* Problem to solve: Copy the records below verbatim, starting at the line that contains "What is the measured" and continuing through the end of the records, with both ends included.

* Excerpted data:
☆ ☆ ☆ ☆ ☆ ☆ ☆
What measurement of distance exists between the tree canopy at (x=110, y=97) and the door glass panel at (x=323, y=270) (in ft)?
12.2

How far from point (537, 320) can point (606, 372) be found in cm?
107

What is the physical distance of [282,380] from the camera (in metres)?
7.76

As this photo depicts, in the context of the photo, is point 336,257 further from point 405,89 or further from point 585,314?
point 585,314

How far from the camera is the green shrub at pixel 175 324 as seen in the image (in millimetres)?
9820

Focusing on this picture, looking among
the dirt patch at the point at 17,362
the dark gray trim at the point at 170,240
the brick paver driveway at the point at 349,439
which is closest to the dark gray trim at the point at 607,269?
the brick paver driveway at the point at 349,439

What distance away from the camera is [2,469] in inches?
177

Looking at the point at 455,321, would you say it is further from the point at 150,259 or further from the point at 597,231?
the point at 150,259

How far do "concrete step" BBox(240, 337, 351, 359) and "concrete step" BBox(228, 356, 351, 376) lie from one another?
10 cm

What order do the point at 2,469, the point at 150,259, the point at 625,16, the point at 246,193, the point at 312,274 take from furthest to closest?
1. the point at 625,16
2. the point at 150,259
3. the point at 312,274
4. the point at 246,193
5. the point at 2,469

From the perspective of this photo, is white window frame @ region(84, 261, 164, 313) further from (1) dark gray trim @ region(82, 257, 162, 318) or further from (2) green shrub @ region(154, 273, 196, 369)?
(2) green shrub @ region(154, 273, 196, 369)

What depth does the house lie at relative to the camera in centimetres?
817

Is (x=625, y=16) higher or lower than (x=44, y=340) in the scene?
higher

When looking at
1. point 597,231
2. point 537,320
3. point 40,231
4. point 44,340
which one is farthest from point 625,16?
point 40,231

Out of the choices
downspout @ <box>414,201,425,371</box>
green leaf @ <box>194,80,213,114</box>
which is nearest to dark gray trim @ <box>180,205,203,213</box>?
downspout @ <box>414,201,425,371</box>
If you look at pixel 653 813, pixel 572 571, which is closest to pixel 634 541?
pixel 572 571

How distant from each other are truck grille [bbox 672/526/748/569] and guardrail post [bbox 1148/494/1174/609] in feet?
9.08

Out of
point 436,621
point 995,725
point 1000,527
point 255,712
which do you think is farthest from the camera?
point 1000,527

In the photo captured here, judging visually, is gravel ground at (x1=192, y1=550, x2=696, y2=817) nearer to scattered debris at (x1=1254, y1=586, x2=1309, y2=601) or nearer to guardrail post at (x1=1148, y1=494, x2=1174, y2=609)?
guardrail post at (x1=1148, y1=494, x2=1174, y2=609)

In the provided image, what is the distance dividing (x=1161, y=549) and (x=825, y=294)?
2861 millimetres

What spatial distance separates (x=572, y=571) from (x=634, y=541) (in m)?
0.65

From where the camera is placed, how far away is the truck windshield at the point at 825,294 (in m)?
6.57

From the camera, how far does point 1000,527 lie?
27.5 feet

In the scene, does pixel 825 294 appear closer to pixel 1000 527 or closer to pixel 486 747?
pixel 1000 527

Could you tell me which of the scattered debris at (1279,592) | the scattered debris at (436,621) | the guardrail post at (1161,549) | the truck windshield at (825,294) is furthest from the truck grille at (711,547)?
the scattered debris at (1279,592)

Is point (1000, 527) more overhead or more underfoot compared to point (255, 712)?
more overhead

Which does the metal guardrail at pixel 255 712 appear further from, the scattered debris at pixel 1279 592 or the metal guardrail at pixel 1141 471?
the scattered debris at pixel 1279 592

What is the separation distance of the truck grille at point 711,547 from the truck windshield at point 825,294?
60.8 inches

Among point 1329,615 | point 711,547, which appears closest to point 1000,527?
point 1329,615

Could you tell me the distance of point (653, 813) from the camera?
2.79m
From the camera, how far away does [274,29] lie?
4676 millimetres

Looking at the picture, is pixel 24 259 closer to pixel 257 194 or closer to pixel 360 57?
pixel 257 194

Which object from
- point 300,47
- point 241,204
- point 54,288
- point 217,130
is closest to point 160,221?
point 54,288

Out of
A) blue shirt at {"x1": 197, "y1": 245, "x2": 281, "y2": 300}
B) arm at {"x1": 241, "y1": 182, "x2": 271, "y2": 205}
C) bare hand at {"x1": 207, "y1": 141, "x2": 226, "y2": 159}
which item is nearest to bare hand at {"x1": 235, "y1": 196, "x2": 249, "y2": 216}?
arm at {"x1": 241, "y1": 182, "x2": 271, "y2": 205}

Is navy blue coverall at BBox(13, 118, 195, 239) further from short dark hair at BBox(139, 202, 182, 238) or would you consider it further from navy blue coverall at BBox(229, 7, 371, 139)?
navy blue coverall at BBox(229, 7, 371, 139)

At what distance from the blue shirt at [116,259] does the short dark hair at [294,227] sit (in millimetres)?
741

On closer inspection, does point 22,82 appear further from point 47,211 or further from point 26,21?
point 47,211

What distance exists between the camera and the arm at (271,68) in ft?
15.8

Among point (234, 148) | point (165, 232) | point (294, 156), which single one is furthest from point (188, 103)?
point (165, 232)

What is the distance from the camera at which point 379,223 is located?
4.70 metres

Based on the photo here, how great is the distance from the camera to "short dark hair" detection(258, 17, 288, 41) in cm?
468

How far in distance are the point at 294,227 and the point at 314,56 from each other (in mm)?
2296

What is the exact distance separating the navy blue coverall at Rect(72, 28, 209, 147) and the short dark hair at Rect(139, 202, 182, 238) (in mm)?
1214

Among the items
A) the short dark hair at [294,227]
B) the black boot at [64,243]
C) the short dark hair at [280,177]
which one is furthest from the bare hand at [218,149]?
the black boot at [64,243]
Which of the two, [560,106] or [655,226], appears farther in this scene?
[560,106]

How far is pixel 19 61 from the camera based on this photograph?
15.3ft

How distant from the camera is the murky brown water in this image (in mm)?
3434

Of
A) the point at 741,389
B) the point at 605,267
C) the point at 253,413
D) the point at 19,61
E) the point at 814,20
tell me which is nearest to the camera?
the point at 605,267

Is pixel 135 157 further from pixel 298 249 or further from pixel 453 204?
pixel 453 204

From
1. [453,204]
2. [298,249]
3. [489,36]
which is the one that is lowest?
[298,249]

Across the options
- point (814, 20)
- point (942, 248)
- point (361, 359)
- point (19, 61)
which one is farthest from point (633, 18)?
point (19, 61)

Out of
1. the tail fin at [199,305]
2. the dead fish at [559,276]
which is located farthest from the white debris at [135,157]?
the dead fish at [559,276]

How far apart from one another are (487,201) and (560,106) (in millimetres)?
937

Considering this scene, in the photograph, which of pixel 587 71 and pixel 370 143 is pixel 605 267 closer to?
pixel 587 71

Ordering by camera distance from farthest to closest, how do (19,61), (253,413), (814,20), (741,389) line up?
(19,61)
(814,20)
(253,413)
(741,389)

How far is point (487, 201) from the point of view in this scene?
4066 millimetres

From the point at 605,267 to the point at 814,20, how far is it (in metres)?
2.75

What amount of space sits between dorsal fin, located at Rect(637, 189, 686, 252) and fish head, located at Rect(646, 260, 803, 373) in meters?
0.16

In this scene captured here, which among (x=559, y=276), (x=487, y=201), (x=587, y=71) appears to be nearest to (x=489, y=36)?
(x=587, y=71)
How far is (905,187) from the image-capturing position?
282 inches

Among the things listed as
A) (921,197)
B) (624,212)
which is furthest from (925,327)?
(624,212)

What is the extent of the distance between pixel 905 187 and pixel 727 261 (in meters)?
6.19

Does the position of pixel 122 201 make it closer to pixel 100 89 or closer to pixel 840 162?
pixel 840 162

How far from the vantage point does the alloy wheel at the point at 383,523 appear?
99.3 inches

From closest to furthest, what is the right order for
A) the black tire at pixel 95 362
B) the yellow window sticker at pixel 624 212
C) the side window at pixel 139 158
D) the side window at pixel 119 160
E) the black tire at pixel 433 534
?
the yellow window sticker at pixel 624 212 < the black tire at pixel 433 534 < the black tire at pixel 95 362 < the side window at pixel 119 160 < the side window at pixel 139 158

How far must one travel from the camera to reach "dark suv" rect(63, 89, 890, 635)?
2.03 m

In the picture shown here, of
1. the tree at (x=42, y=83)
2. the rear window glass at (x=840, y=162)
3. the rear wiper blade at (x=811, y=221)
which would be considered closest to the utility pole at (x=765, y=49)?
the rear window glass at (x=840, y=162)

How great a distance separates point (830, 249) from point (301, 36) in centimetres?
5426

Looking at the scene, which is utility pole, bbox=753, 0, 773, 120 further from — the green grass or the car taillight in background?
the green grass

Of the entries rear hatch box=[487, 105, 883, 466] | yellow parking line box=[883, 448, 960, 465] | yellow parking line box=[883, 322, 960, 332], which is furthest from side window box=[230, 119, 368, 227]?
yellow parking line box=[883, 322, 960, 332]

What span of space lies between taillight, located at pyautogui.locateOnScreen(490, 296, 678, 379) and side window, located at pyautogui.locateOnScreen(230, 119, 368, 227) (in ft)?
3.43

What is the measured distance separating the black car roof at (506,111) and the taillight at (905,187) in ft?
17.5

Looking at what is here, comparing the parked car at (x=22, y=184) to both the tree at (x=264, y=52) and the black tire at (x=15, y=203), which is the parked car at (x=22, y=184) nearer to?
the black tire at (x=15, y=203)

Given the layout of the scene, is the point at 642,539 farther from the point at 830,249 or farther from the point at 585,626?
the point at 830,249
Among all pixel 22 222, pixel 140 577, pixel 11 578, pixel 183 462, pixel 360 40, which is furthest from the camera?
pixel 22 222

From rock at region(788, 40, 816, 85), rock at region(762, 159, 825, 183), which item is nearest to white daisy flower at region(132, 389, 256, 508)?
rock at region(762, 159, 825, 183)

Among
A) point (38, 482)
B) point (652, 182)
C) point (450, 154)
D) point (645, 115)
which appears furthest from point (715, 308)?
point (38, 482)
☆ ☆ ☆ ☆ ☆ ☆ ☆
* Response:
What is the measured distance separating the black car roof at (506,111) and the taillight at (905,187) in ft?
17.5

Looking at what is here, comparing the parked car at (x=22, y=184) to both the tree at (x=264, y=52) and the black tire at (x=15, y=203), which is the parked car at (x=22, y=184) nearer to?
the black tire at (x=15, y=203)

Given the layout of the scene, is the point at 642,539 farther from the point at 830,249 or farther from the point at 585,626?
the point at 830,249
Among all pixel 22 222, pixel 140 577, pixel 11 578, pixel 183 462, pixel 360 40, which is furthest from the camera?
pixel 22 222

From rock at region(788, 40, 816, 85), rock at region(762, 159, 825, 183), which item is nearest to white daisy flower at region(132, 389, 256, 508)?
rock at region(762, 159, 825, 183)

Among
A) point (38, 482)
B) point (652, 182)
C) point (450, 154)
D) point (645, 115)
which appears furthest from point (715, 308)?
point (38, 482)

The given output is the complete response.